Has anyone done a study on the origins on the school culture of punishment? I have Alfie Kohn’s Punished By Rewards but haven’t read it. Maybe he’ll talk about it in terms of what the behaviorist approach to discipline was reacting againt. Most teachers, though, seem to think that people learn b/c they are rewarded and will do better if they are punished……. everyone except them, that is. THEY learn for the sake of learning, for the love of knowledge; but the rest of us shlubs prefer to screw off, mouth off, shilly-shally and dilly-dally, anything but learn.
My first impulse is to look at the personalities of the teachers. How many of them (notice I’ve switched to ’them’ as opposed to ’us’) were goody-goody two-shoes type students, always eager to please the teacher, always ready with the perfect homework? I’ve noticed the look on the face of teachers when I mention that I was not a good student and really didn’t care that much about doing assigned work. Because I loved to read, the work in everything except math and science came pretty easy to me. But their reaction is to my oppositional stance. I think it truly shocks them.

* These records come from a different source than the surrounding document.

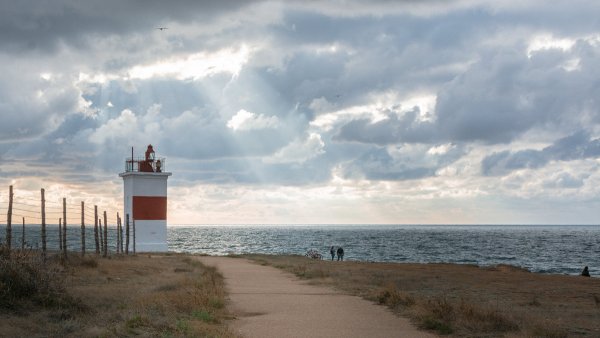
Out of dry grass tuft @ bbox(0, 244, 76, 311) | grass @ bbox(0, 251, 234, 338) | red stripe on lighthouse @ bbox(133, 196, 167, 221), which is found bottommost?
grass @ bbox(0, 251, 234, 338)

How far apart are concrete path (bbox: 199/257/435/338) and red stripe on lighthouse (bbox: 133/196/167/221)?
71.8 ft

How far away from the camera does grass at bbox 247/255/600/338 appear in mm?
13547

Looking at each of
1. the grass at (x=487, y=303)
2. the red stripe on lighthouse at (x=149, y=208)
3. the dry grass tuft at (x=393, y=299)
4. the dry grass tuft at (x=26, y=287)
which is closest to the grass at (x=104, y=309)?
the dry grass tuft at (x=26, y=287)

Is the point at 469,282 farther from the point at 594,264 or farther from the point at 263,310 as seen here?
the point at 594,264

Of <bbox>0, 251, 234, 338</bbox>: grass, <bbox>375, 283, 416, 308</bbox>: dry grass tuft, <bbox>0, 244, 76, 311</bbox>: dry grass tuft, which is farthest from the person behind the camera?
<bbox>375, 283, 416, 308</bbox>: dry grass tuft

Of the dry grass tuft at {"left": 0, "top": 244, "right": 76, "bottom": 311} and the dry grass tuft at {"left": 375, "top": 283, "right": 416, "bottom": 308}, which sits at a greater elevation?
the dry grass tuft at {"left": 0, "top": 244, "right": 76, "bottom": 311}

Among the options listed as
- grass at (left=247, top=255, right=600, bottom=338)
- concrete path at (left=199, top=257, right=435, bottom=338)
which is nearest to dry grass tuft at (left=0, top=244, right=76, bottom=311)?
concrete path at (left=199, top=257, right=435, bottom=338)

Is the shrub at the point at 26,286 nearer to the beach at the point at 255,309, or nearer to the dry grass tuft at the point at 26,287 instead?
the dry grass tuft at the point at 26,287

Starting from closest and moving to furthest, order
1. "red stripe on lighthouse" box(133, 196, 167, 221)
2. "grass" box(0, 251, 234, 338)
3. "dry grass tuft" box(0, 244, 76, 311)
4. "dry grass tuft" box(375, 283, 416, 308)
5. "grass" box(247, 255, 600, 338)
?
"grass" box(0, 251, 234, 338) → "grass" box(247, 255, 600, 338) → "dry grass tuft" box(0, 244, 76, 311) → "dry grass tuft" box(375, 283, 416, 308) → "red stripe on lighthouse" box(133, 196, 167, 221)

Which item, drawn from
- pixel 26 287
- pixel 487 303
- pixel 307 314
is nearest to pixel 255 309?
pixel 307 314

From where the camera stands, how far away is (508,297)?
77.3 ft

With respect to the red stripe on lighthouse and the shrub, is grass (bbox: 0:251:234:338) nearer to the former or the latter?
the shrub

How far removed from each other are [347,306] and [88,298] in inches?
280

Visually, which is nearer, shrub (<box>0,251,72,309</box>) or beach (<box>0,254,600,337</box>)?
beach (<box>0,254,600,337</box>)
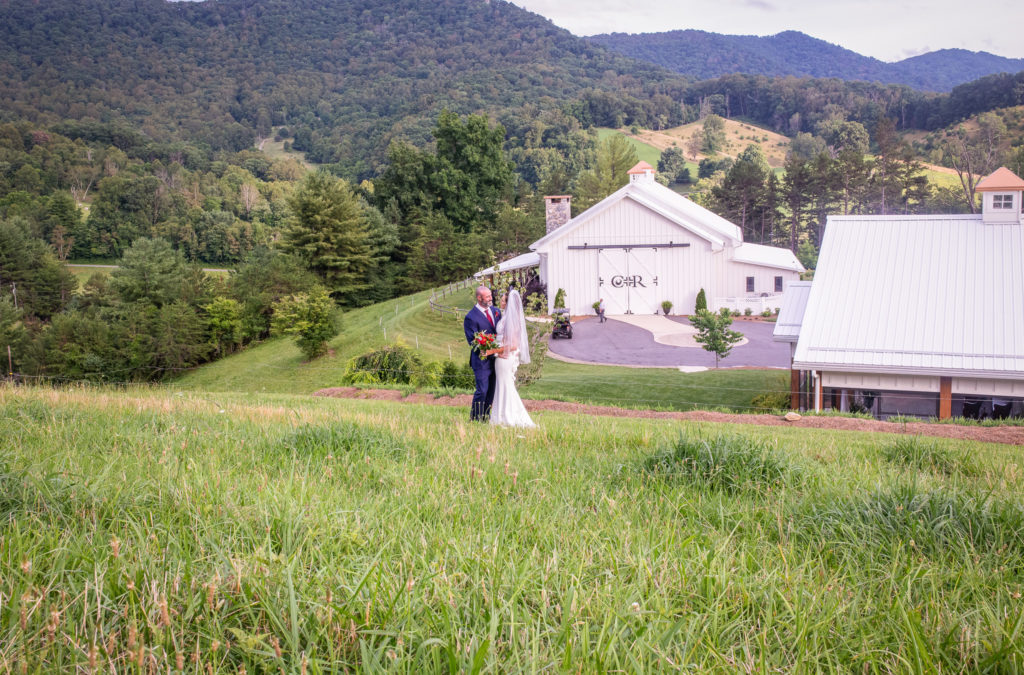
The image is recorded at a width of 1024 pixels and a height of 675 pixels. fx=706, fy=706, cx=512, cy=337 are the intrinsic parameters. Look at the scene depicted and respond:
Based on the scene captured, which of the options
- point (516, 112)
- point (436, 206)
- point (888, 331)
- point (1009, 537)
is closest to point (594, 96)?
point (516, 112)

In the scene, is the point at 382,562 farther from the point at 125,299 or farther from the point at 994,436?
the point at 125,299

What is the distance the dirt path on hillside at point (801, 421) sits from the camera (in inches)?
456

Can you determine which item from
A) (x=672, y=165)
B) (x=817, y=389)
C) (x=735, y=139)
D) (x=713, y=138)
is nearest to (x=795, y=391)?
(x=817, y=389)

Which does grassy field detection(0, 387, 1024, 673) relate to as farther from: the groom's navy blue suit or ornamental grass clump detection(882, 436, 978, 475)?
the groom's navy blue suit

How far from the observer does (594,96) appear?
144 m

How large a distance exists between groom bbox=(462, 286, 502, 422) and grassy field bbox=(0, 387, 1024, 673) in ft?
18.3

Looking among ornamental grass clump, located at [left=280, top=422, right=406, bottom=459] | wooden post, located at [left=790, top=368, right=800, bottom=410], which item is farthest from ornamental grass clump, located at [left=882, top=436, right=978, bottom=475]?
wooden post, located at [left=790, top=368, right=800, bottom=410]

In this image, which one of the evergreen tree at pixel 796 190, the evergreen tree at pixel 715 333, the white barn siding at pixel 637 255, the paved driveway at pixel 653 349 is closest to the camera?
the evergreen tree at pixel 715 333

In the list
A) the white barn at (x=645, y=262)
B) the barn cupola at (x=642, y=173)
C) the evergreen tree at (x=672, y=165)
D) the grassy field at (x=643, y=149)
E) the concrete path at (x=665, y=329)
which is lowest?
the concrete path at (x=665, y=329)

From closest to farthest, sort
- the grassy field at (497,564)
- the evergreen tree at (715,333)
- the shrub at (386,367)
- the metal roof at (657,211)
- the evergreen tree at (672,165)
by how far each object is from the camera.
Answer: the grassy field at (497,564) → the shrub at (386,367) → the evergreen tree at (715,333) → the metal roof at (657,211) → the evergreen tree at (672,165)

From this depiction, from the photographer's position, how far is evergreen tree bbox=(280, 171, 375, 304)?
53.1 metres

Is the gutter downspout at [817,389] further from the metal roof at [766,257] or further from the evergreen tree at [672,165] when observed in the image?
the evergreen tree at [672,165]

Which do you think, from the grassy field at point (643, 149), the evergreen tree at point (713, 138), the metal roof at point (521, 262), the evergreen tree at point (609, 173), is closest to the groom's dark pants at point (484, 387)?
the metal roof at point (521, 262)

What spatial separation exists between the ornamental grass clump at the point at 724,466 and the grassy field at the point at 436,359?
431 inches
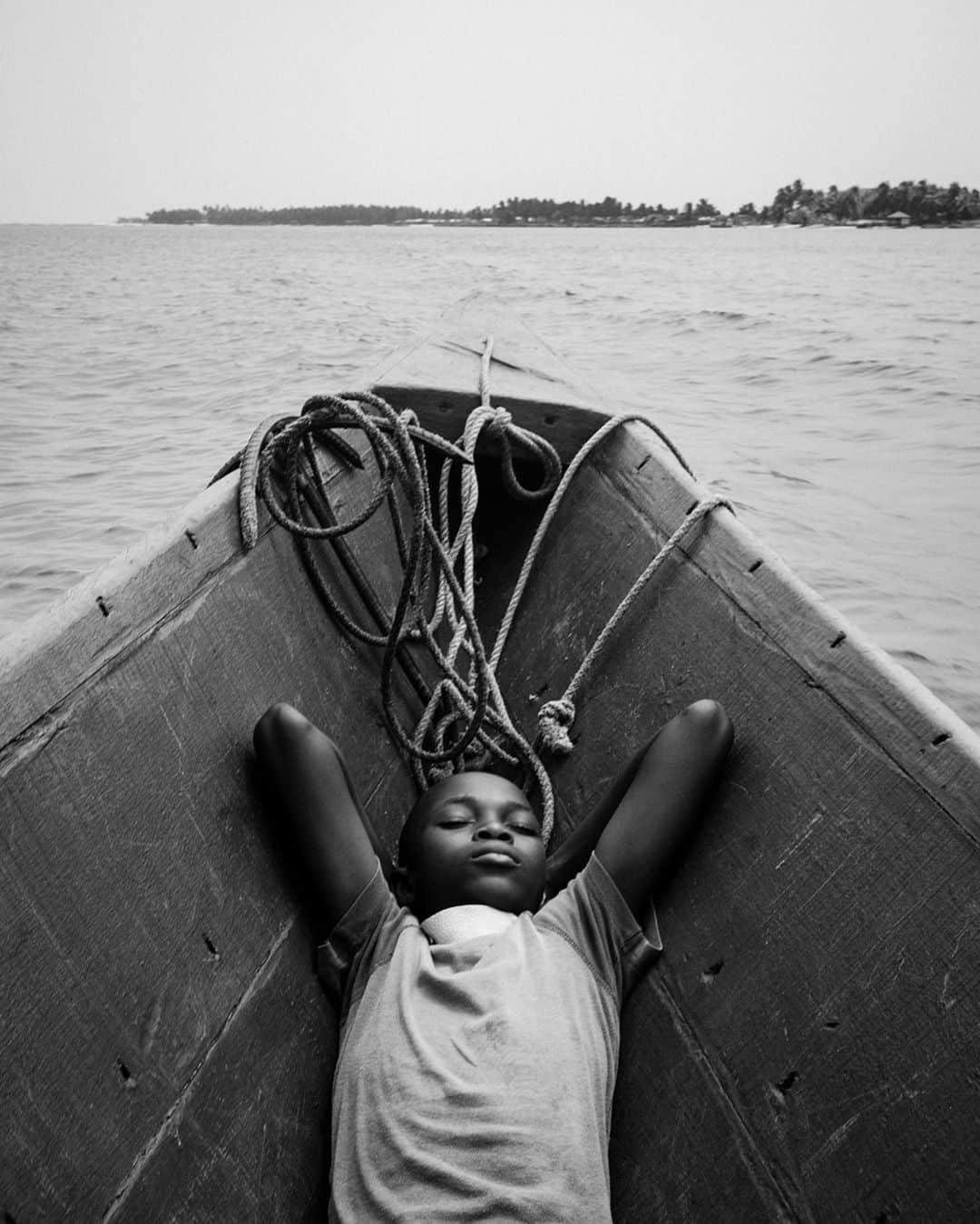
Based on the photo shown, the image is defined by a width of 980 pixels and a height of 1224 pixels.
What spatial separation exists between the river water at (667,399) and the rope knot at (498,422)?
1.12ft

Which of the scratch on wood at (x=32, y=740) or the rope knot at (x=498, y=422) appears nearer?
the scratch on wood at (x=32, y=740)

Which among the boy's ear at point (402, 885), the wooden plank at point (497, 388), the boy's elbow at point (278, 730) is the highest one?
the wooden plank at point (497, 388)

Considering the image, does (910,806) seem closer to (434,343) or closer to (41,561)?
(434,343)

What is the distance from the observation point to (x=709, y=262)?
2764cm

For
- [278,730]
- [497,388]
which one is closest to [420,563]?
[278,730]

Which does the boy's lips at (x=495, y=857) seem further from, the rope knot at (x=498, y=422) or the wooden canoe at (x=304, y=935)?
the rope knot at (x=498, y=422)

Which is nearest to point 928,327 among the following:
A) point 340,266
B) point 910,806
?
point 910,806

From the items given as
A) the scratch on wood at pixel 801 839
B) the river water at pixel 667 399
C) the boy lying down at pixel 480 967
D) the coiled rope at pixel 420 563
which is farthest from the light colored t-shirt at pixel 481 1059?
the river water at pixel 667 399

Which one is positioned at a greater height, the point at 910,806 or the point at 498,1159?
the point at 910,806

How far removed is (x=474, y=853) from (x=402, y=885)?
0.15m

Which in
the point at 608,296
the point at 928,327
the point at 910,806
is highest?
the point at 910,806

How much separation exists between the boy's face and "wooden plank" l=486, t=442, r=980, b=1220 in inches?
8.5

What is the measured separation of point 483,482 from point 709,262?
2749cm

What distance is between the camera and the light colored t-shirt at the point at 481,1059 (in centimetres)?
103
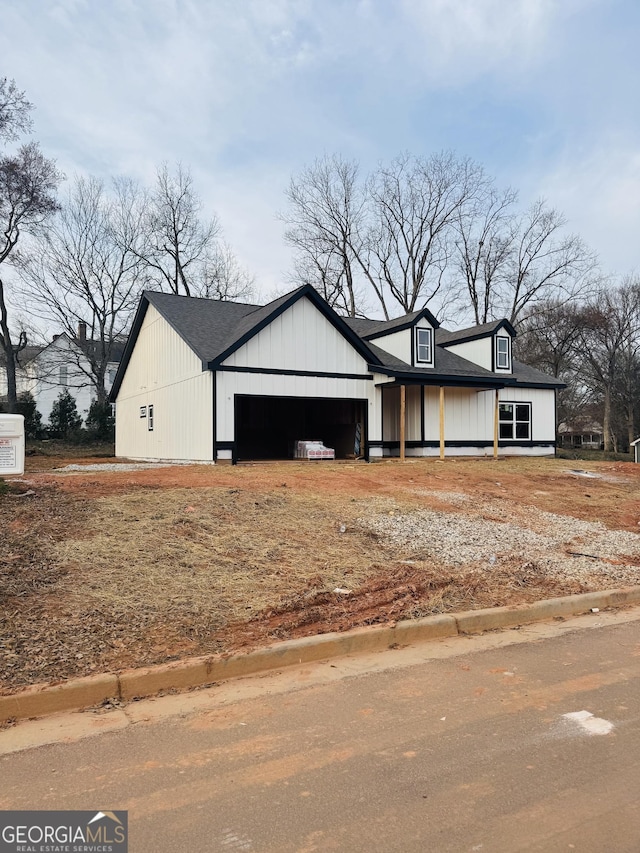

Which makes me think teaching may be an interitance from the medieval guilds or religious orders demanding conformity and obedience. How else explain the huge discrepancy in the time spent on how to teach and the time spent on how to punish? Could it be that they remember the kids who were insouciant in the face of their mighty struggles to satisfy the teachers and they still resent it?
No matter how silly these ramblings may seem, I don’t think many people will find my observations that far from reality. Anyone who has sat through the endless department meetings where teaching methods and positive approaches to students are given short shrift while detailed arguments are advanced for how many points to deduct for this or that infraction of teacher expectations can wonder with me just what is going on.